Sutcliffe urges Costello and Kilkenny to join Dublin hurling ranks
Danny Sutcliffe has admitted that he went to work on the day of the All-Ireland hurling final between Cork and Clare rather than put himself through the pain of watching as he underlined the depth of his disappointment at Dublin's semi-final defeat to the Rebels.
Sutcliffe – crowned an All Star for the first time over the weekend – believes that depth of feeling is shared by his colleagues as they reflect on a lost opportunity.
But the young St Jude's man is hoping to harness that disappointment and use it to good effect in the coming years.
"I chose to be in work that day (All-Ireland final) because I just couldn't watch it, whereas maybe other years you'd be delighted to be in the semi-final," he said.
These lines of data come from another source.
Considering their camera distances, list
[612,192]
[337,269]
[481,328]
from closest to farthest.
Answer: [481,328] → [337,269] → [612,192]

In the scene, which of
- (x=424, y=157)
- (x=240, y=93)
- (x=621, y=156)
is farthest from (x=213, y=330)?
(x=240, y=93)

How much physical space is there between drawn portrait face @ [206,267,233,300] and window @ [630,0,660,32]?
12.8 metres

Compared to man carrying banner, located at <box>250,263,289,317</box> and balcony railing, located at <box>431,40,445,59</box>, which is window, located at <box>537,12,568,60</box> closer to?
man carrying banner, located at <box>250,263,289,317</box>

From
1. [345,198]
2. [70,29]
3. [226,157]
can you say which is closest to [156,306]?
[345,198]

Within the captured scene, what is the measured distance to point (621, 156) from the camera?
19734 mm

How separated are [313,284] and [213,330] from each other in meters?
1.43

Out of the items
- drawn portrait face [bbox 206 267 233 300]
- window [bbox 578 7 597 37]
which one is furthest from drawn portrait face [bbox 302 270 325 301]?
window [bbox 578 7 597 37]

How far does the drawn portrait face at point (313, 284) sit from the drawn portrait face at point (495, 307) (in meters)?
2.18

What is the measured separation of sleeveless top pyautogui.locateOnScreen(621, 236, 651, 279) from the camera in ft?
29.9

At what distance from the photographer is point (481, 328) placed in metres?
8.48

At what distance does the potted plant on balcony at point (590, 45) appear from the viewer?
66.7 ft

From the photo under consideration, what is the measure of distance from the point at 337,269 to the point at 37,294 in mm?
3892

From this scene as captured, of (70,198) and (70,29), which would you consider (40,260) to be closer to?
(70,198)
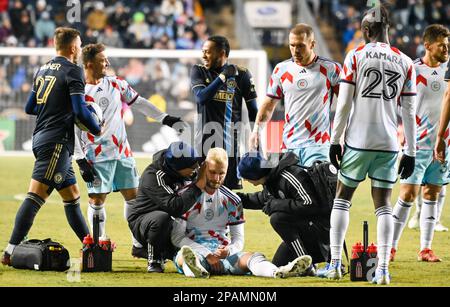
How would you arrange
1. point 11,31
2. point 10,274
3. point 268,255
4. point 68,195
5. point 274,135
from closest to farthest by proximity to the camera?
point 10,274 < point 68,195 < point 268,255 < point 274,135 < point 11,31

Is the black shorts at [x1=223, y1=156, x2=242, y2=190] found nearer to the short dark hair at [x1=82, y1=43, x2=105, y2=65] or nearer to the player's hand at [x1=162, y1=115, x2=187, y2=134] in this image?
the player's hand at [x1=162, y1=115, x2=187, y2=134]

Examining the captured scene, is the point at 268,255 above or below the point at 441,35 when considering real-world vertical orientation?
below

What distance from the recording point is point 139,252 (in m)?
9.49

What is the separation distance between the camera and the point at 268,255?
9945mm

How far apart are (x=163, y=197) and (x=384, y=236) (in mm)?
1826

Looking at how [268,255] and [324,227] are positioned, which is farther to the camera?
[268,255]

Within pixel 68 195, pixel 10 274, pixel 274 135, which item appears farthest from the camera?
pixel 274 135

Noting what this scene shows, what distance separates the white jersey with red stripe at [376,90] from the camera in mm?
7945

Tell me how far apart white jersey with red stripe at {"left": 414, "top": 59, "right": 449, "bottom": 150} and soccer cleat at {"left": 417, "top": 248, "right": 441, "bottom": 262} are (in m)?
0.95

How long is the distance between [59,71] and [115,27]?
1586 cm

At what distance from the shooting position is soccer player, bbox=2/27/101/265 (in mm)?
8867

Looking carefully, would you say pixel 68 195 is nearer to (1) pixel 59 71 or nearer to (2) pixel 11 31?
(1) pixel 59 71

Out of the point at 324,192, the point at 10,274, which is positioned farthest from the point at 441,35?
the point at 10,274

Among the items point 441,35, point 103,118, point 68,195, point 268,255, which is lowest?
point 268,255
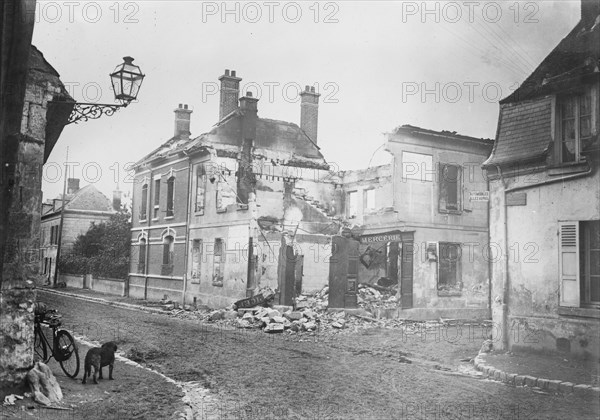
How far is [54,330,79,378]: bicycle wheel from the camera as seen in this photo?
26.5ft

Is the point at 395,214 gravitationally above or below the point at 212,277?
above

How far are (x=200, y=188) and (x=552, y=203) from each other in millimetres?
15183

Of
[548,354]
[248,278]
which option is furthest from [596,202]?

"We would have gone in and enjoyed the final, but lads couldn't even look at it, so that's maybe a bit of a sign where we've moved on from being too easily satisfied.
"We knew it was there for us," added Sutcliffe, looking back on their defeat to Cork.
"It was so open this year and that's still annoying me; it was there for us and we didn't take it. The red card (for Ryan O'Dwyer) didn't help – but you saw St Vincent's at the weekend, they lost a man in the first few minutes and went on to win the game.
"We weren't missing our man for that long, so it can be done and should have been done."
Sutcliffe says he is conscious of Dublin's recent inability to put decent seasons together back-to-back.
"We just want to bring consistency to our game more than anything else, but that all starts next year... doing well in the Walsh Cup, doing well in the league and it kind of rolls into the summer.
"But the main thing is being consistent. We don't want to start a bit of a trend, a leap year where we have one bad year (every second year). We just want to do what the footballers are doing and be consistent every year."
Sutcliffe admits he would love if Ciaran Kilkenny and Cormac Costello, in particular, committed to the hurling squad, but says it is not an issue they will get hung up on in the Dublin hurling camp.
"We can't be worrying about people who aren't there. We'd love to have them, but we're not going to put pressure on them. They're only young men, they're younger than myself... Conal Keaney eventually made the move, so you never know. At the moment we can only concentrate on who's here," he said.
"But Cormac is probably the best hurler in Ireland at his age, and footballer, which is the curse up here. We lose these players up here (in Dublin).
"Their heart was with the football this year and it paid off for them. We've a 35-strong panel and we can only concentrate on the people we have here who are committed to it."